Children with Food Allergies at School
10 Practical Tips for food-allergic families
Back-to-school preparations are critically important for food-allergic youngsters, particularly those leaving the safety and familiarity of home for the first time. Follow these suggestions to help ensure that your student stays out of harm’s way.
1. Start early Before the school year begins, inform the principal that your child has food allergies. Meet with appropriate staff to create a care plan and establish school policy to meet your child’s needs.
2. Notify others Have the school send a letter to classroom parents, alerting them to your child’s condition and asking for their cooperation.
3. Get smart Become an expert on your child’s allergy. The school will look to you for information, such as reaction signs and safe products.
4. Keep your cool Don’t take resistance personally. Stay focused on your child’s safety. Stick to the facts and keep your emotions at home. Say thank you to those who are helpful.
5. Supply the school Be sure that medications are labeled, up to date and readily available. Give the school medical documentation, including a standing doctor’s order for epinephrine, if appropriate. Keep emergency contact information current and accessible. Complete all consent forms. Have your child wear a medic-alert bracelet.
6. Look at the law Your school can develop an Individualized Education Program (IEP) for your child, if necessary. In addition, federal laws may apply (ADA, Section 504, etc.). Implementation at your school may be impacted by local and state regulations.
7. Stay involved Work closely with the school throughout the year. Provide the teacher with a stash of safe snacks. Whenever possible, participate in field trips, lunch time, special programs, etc.
8. Empower your child Children should learn to become responsible for their own health. Depending on age, a child should know his safe foods, signs of a reaction, how to read labels, how to call for help, etc.
9. Think positively Children pick up their cues from adults. Focus on what your child can do, not on deprivation.
10. Be creative Plan and encourage activities, hobbies and celebrations that don’t center around food.

**Supplied data**.
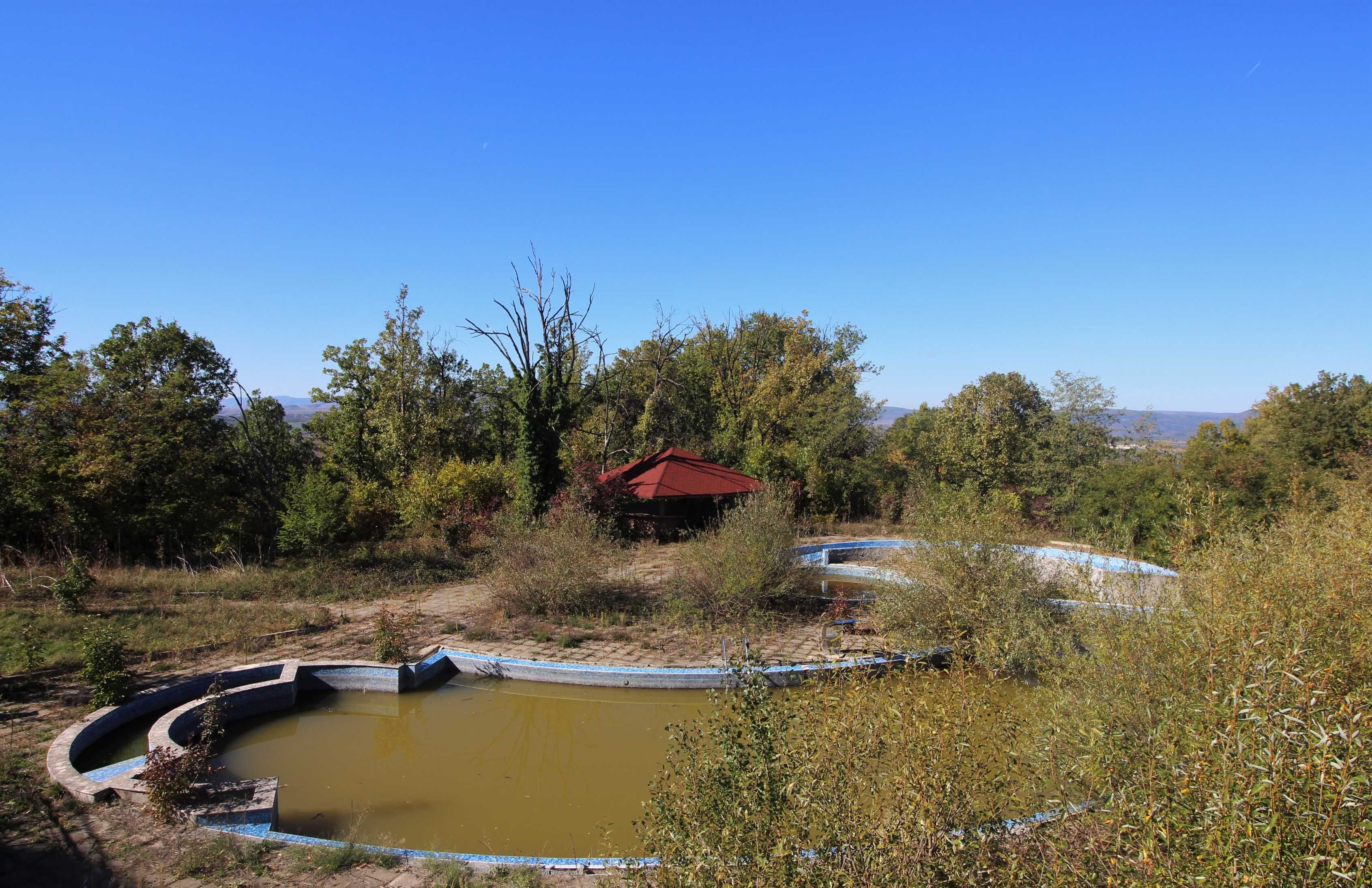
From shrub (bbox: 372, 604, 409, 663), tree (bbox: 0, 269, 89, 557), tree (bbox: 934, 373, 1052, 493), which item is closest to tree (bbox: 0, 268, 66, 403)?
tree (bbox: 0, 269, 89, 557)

...

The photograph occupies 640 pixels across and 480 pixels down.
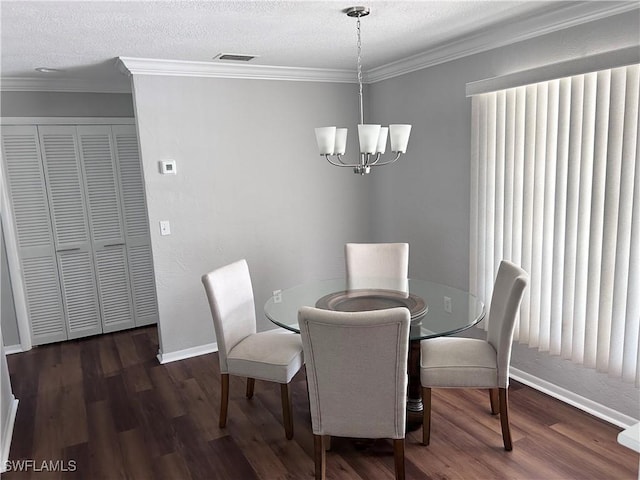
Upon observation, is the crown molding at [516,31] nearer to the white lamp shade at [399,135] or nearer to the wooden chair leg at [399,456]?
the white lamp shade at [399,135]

**Assignment A**.
Write out the food allergy tips from "2. Notify others" up to and including "a medic-alert bracelet.", switching "bracelet" to "necklace".
**Assignment B**.
In the food allergy tips, what should the school send to classroom parents?

**Answer space A**.
2. Notify others Have the school send a letter to classroom parents, alerting them to your child’s condition and asking for their cooperation.
3. Get smart Become an expert on your child’s allergy. The school will look to you for information, such as reaction signs and safe products.
4. Keep your cool Don’t take resistance personally. Stay focused on your child’s safety. Stick to the facts and keep your emotions at home. Say thank you to those who are helpful.
5. Supply the school Be sure that medications are labeled, up to date and readily available. Give the school medical documentation, including a standing doctor’s order for epinephrine, if appropriate. Keep emergency contact information current and accessible. Complete all consent forms. Have your child wear a medic-alert necklace.

**Answer space B**.
A letter alerting them to the child's condition and asking for their cooperation.